Text segment ::
*** Begin section ***

Cross-posted from U.S. Food and Drug Administration
“Since the President’s Emergency Plan for AIDS Relief (PEPFAR) was launched 15 years ago to battle the global HIV/AIDS epidemic, more than 17 million lives have been saved and currently over 14 million people living with HIV in the countries served by the program are being provided with safe, effective and low-cost antiretroviral therapy, including over 700,000 children. As we mark this year’s World AIDS Day on December 1, we reflect on the progress we have made in the global fight against HIV/AIDS as well as the men, women and children living with HIV who do not have access to prevention, care and treatment. As part of our public health mission, the FDA has played an important role in supporting PEPFAR and the agency remains committed to doing what we can to facilitate timely access to these essential medicines,” said Anna Abram, the FDA’s deputy commissioner for policy, planning, legislation and analysis. “Today we are announcing a pilot program with the World Health Organization (WHO) designed to expedite the review of HIV drug applications submitted to WHO’s Prequalification of Medicines Programme (PQP). The pilot will minimize duplication of efforts by the FDA and the WHO and help regulatory authorities in nations with limited resources make decisions faster on life-saving HIV drugs for patients with this devastating, but treatable disease.”
The U.S. Food and Drug Administration today announced a plan to work with the World Health Organization (WHO) to pilot a process to share documents on HIV drug applications that have been approved or tentatively approved by the agency under the U.S. President’s Emergency Plan for AIDS Relief (PEPFAR). In this initial pilot, to be called the Collaborative Registration Procedure-Lite (CRP-Lite), the FDA will, with the applicants’ permission, provide the WHO/PQP with minimally-redacted reviews of one or two HIV drug applications. The WHO/PQP will then use the FDA’s reviews to expedite its own regulatory decision making, producing review dossiers which can in turn be shared with regulators in resource limited countries to speed up their own regulatory review processes—making lifesaving drugs available to patients who need them the most.

*** End section ***

Work task 1 :: Summarize the text on the FDA and WHO pilot for HIV drug applications in two sentences.
Work task 2 :: Render this sentence from the text on the FDA and WHO HIV drug pilot in Spanish: "In this initial pilot, to be called the Collaborative Registration Procedure-Lite (CRP-Lite), the FDA will, with the applicants' permission, provide the WHO/PQP with minimally-redacted reviews of one or two HIV drug applications."
Work task 3 :: Write the next paragraph of the announcement about the FDA and WHO pilot for HIV drug applications, picking up after its final sentence.

Data records ::
*** Begin section ***

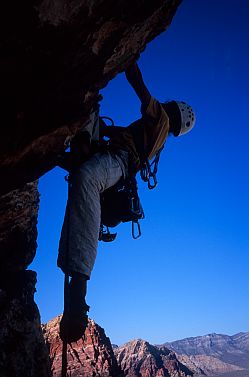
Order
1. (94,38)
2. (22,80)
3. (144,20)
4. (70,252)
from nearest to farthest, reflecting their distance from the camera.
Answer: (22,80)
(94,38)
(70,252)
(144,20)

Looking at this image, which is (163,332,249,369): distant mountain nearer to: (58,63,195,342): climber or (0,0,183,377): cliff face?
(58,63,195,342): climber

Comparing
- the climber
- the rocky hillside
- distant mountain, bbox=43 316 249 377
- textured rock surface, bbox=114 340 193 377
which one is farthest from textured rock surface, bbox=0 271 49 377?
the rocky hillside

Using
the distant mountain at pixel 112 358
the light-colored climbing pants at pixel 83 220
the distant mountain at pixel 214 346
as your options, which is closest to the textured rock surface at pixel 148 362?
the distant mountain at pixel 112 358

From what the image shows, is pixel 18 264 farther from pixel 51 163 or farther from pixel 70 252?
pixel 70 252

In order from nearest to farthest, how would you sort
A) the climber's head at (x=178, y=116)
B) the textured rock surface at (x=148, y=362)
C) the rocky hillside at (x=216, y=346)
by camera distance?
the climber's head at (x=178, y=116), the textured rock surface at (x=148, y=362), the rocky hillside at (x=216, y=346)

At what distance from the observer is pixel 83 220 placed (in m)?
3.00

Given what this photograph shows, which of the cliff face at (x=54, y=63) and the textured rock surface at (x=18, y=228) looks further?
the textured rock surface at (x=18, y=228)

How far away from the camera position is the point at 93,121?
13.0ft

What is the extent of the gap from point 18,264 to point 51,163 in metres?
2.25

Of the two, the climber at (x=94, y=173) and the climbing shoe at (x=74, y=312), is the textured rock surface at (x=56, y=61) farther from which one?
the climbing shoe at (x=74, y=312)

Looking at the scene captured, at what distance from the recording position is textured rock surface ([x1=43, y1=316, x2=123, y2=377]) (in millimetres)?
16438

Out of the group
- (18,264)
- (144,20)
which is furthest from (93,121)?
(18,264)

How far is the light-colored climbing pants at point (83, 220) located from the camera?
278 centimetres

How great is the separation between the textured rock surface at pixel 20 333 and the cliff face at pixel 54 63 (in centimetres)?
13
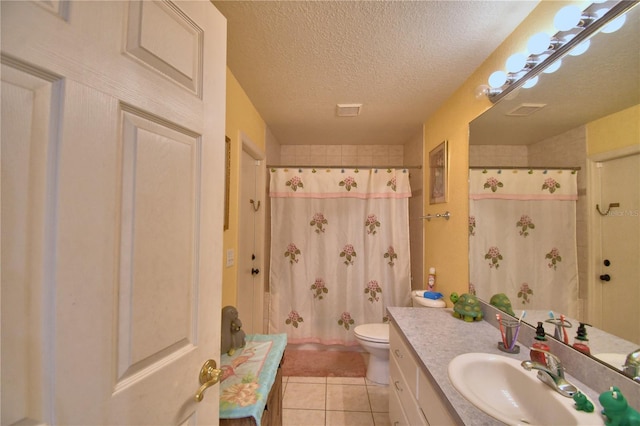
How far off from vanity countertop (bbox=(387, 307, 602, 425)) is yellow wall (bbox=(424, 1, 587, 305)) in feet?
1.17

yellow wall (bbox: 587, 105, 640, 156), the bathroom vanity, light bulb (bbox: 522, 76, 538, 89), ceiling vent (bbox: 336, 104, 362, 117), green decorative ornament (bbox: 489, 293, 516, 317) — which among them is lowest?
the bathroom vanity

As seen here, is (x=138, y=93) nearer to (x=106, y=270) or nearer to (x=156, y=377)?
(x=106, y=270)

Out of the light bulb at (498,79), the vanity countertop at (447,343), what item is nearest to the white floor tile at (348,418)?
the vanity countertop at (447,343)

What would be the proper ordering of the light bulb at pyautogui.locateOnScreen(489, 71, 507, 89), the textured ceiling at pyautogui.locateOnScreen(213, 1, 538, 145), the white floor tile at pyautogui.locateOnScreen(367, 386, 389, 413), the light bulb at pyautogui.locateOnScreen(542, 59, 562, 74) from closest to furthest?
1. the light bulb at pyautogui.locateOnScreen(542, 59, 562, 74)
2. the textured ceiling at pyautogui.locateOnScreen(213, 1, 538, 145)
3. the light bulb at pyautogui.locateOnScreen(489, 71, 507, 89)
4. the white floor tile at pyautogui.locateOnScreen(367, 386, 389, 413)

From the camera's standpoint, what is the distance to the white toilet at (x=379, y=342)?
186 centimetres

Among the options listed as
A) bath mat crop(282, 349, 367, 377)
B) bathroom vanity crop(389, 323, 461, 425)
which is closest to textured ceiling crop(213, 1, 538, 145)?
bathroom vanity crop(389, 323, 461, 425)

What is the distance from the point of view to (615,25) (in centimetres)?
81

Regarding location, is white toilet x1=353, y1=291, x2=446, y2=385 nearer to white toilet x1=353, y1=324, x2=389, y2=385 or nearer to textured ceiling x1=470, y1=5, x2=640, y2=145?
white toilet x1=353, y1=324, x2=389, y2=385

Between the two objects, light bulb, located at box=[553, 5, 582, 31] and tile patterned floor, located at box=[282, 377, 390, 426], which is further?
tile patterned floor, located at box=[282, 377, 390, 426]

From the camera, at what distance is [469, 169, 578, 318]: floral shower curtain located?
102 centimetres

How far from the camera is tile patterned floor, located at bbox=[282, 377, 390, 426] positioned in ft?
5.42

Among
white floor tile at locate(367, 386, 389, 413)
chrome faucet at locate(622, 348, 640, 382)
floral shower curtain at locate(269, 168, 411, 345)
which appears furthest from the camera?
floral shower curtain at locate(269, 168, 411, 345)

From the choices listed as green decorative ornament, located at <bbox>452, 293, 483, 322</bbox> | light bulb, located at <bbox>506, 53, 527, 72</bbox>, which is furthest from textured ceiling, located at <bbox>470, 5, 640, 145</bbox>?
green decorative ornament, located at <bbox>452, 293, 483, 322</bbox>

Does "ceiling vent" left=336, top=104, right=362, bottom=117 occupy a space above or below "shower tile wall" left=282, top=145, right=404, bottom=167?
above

*** End section ***
*** Begin section ***

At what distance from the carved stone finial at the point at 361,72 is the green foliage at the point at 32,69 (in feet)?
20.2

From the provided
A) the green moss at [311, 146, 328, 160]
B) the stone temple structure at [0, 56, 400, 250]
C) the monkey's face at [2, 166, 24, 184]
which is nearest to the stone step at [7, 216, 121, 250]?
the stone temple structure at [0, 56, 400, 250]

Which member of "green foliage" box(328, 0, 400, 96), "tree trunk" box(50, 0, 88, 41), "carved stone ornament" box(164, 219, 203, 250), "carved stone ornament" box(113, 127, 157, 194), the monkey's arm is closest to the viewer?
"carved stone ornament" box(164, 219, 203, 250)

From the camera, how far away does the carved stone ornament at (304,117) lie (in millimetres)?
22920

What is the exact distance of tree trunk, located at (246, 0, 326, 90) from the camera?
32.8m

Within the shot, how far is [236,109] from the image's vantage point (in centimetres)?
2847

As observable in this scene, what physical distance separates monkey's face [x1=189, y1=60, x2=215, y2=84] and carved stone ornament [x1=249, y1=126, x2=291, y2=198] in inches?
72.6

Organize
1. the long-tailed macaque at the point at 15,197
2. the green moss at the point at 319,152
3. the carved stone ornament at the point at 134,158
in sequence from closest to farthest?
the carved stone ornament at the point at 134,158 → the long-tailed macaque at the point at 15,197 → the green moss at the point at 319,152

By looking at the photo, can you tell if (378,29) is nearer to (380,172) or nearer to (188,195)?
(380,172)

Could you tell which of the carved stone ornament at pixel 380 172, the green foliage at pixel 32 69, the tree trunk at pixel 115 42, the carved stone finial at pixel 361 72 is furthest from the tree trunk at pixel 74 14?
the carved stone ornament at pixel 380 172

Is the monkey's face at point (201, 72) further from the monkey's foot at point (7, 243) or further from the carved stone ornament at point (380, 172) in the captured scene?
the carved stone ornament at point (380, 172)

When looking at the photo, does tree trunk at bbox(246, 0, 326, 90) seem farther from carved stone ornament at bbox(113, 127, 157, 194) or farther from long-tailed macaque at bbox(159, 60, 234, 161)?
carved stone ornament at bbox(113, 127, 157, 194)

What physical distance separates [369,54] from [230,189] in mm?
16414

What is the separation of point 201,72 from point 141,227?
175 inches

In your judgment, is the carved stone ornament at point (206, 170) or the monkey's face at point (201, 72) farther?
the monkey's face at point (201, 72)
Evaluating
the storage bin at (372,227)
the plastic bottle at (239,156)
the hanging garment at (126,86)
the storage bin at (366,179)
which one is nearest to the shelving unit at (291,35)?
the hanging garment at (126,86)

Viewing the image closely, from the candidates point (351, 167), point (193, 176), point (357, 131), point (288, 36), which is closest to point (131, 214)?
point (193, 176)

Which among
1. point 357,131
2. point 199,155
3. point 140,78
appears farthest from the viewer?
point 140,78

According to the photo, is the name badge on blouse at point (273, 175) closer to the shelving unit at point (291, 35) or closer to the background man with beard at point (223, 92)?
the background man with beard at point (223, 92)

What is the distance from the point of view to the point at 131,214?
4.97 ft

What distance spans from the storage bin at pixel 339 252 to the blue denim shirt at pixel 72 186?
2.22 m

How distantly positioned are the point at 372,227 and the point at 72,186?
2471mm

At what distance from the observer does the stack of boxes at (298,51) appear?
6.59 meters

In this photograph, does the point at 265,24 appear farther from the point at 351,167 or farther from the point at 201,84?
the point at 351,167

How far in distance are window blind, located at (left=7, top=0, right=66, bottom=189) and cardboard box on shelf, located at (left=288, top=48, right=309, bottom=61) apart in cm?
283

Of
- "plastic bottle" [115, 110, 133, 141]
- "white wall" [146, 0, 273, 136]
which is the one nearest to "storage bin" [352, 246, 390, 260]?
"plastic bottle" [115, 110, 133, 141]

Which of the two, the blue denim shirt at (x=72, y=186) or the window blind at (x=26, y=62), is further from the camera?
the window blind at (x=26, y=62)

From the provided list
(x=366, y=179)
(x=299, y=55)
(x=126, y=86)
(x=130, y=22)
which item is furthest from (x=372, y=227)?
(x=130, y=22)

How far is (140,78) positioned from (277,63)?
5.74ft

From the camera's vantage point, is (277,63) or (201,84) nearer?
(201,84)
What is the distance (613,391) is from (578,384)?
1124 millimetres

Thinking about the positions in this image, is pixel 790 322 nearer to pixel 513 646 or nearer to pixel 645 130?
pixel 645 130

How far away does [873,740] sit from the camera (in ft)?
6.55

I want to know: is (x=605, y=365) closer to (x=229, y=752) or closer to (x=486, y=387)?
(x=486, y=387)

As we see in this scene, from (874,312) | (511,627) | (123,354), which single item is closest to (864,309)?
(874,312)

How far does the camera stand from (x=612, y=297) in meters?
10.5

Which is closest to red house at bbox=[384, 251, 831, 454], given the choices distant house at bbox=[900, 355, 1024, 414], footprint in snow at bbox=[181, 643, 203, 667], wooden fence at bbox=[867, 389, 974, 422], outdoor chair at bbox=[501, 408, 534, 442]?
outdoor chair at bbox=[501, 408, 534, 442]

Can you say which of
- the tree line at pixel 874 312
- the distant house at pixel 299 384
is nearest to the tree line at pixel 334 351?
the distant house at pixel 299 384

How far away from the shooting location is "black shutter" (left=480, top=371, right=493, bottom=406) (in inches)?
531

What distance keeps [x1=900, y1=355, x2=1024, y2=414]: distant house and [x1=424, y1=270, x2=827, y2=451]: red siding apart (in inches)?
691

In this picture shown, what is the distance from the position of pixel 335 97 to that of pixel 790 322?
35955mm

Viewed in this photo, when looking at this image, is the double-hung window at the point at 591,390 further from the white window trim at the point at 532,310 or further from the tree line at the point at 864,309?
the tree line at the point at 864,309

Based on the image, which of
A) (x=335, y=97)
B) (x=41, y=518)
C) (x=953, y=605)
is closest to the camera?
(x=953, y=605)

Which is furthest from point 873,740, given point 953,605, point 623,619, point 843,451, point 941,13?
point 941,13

*** End section ***
*** Begin section ***

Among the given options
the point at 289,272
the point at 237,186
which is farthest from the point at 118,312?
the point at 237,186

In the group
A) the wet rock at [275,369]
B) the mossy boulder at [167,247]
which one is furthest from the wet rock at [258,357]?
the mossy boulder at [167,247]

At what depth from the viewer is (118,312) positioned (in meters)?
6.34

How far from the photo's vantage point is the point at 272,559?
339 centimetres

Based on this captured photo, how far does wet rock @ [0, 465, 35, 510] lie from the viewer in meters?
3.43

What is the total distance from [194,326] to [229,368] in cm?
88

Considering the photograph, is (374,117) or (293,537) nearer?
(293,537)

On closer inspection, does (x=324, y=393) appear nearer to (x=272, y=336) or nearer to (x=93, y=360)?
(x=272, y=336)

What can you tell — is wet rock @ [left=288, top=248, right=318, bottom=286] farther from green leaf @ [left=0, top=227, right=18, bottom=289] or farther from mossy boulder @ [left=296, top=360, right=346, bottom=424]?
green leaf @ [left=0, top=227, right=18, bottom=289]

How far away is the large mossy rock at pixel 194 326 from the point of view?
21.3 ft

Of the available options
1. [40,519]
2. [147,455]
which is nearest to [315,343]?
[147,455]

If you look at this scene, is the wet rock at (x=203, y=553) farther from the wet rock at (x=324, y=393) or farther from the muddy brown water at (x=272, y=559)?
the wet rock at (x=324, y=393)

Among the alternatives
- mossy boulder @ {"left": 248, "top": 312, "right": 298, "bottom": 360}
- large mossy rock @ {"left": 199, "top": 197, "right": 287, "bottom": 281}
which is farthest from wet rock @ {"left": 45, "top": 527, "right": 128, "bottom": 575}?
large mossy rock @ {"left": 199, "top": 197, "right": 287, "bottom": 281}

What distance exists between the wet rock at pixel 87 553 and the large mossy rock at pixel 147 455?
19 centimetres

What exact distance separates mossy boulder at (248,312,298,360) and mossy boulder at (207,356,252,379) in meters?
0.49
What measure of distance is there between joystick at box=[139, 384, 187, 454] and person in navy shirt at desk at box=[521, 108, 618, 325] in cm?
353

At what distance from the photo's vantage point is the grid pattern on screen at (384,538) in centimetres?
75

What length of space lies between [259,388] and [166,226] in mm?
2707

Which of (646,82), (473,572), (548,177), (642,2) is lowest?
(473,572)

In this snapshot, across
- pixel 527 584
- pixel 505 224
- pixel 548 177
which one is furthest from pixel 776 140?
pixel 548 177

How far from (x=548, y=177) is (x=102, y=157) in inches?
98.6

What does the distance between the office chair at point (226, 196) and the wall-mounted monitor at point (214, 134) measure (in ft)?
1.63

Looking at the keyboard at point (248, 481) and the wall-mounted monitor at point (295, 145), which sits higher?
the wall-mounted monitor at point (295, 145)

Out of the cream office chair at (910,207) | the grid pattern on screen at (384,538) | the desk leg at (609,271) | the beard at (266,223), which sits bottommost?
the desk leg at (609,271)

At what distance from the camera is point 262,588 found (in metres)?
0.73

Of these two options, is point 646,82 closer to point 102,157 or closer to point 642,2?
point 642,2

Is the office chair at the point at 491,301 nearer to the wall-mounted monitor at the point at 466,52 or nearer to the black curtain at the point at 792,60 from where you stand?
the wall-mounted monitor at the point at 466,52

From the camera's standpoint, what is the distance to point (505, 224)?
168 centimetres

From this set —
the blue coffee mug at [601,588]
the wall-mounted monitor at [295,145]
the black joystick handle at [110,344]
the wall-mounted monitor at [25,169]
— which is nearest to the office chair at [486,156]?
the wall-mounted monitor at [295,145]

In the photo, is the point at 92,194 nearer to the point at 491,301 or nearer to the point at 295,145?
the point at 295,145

*** End section ***

Exercise result 1 :: The FDA announced a pilot with the WHO, called the Collaborative Registration Procedure-Lite (CRP-Lite), in which it will share minimally-redacted reviews of one or two HIV drug applications with the WHO's Prequalification of Medicines Programme, with the applicants' permission. These are applications the FDA has approved or tentatively approved under PEPFAR, and the WHO/PQP will use the reviews to speed its own decisions and produce dossiers that help regulators in resource-limited countries review these drugs faster.

Exercise result 2 :: En este programa piloto inicial, que se llamará Collaborative Registration Procedure-Lite (CRP-Lite), la FDA, con el permiso de los solicitantes, proporcionará a WHO/PQP revisiones mínimamente censuradas de una o dos solicitudes de medicamentos contra el VIH.

Exercise result 3 ::
PEPFAR was launched in 2003 to address the global HIV/AIDS crisis by using U.S. funds to purchase, at low cost, antiretroviral therapies, including new combinations and formulations of medicines, for treatment in countries with limited resources that were hard-hit by the epidemic. Although there is no cure for HIV/AIDS, antiretroviral treatment, which usually involves a combination of three drugs, can dramatically reduce the severity of illnesses associated with HIV infection. It can also improve the duration and quality of life, as well as help reduce risk of transmission to uninfected individuals—including mother-to-child transmission, the leading cause of HIV infection in children. Since 2004, the FDA has approved or tentatively approved 211 antiretroviral drug applications for use in PEPFAR partner countries and 193 of those are still available for treatment. The FDA-reviewed products are currently being used to treat over 14 million patients with HIV globally (or about 38 percent of the total global population living with HIV). In addition, because of PEPFAR’s ARV-supported programs to prevent mother-to-child transmission, more than 2.4 million babies have been born HIV-free who could have otherwise been infected.